Only comfort comes from blissful sleep. I say we have to be awake to find meaningful answers.
I am not picking on the theists here. Pre-packaged atheism comes with its bible, The Origin of Species, its bishops and cardinals to which the faithful mindlessly imitate. Atheism has faith-filled assumptions to fill in the blanks such as “we will be able to explain everything through science.” How is that so different than “Allah works in mysterious ways?” Just because science keeps converting the unexplainable into the quantifiable it is still a leap of faith to draw a conclusion that sciences run at puzzle solving will be infinite. Evangelical atheists are as arrogant and intolerant as the theists that they despise. Going back to Jung, that is if I haven’t offended and lost everyone by now, he talks about searching our heart, not our head. It’s not a stretch to suggest that Carl Jung is pretty comfortable in the theatre of the intellect. Why so touchy-feely all of a sudden? Intuition is as great a resource as intellect, regardless of whether or not we are trying to stay clean and sober for one more day or if we want to understand our higher purpose.
I see Eastern philosophy as more holistic than binary Western counterparts. Going back to the bigotry of the theistically leaning Toronto Intergroup that continues it’s policy of uniformity—not unity, I ask myself this question: Would a majority of secularists be so much more accommodating to a god-fearing minority? Atheist dogma suggests that it is religiosity that causes atrocity. Yes we find connections between theism and persecution. Look further and we see Stalin’s atheist regime had a death count in the tens of millions, too. I think it is a matter of human nature, not a question of what the superior worldview is. Perilous power will always feel threatened and scapegoat the minorities to assuage their own anxiety.
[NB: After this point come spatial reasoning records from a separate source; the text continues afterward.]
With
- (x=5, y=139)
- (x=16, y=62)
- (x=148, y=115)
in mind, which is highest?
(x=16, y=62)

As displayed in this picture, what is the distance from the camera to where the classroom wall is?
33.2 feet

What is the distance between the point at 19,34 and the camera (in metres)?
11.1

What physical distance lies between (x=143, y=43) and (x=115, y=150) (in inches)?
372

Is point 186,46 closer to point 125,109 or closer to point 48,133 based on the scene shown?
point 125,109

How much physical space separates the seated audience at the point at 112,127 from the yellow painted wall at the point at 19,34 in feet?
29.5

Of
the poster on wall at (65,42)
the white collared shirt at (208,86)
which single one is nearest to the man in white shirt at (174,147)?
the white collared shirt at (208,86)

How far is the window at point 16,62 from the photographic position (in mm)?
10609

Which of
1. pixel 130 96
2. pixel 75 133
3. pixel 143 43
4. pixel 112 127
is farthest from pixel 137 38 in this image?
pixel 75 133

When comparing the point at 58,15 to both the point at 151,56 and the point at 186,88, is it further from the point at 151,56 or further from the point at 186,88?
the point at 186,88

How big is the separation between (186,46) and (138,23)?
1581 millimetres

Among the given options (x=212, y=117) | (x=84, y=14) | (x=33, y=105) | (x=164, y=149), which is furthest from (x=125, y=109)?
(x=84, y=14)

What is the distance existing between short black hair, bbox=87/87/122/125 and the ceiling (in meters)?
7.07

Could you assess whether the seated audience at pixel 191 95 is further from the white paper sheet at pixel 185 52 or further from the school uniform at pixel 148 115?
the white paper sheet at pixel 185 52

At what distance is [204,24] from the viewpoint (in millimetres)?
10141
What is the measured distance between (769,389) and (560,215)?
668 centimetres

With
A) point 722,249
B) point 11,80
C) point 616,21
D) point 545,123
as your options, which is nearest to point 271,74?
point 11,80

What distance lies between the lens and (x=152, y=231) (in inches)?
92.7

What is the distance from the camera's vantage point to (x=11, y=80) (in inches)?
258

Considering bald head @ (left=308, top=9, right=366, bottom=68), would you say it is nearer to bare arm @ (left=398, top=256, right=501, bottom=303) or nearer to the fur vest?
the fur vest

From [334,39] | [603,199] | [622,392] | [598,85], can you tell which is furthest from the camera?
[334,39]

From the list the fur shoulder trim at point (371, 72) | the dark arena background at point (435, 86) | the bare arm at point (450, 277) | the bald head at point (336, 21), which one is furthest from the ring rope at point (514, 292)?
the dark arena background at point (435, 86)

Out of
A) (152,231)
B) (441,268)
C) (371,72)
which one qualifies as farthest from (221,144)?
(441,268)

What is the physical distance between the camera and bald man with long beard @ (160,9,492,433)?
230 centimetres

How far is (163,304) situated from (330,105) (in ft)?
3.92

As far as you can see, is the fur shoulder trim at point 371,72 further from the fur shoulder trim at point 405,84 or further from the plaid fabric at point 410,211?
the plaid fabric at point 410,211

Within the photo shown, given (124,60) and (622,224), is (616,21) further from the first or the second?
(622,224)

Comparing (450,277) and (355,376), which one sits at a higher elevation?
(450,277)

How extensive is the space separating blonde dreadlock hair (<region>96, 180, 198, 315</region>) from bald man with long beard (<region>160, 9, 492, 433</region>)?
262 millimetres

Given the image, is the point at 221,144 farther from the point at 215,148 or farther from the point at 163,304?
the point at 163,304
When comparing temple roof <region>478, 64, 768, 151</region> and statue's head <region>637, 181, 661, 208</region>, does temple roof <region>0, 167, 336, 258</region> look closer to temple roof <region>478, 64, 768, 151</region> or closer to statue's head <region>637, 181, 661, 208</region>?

It isn’t our beliefs that limit us, but our arrogant dismissal of other’s beliefs that cut us off from refreshing new ways of seeing. Like yin and yang, it isn’t the heart or the head that should rule the nest; it’s a balance and cooperation of our reason and our imagination.
Alan Watts in his common eloquence said, “Myths can sometimes express philosophical ideas that more exact language can never get across. Mythological language is infinitely suggestive.” To me that suggest that when I am smugly saying “That’s not proven to be true,” maybe a more useful question would be “What’s the point?” Is the point of the anecdote or thesis true or in some way useful? Carl Jung similarly reminds me that it takes more than 20/20 vision and a clear day to see all the facts. For my vision to be clear, I have to use all my senses—not just one.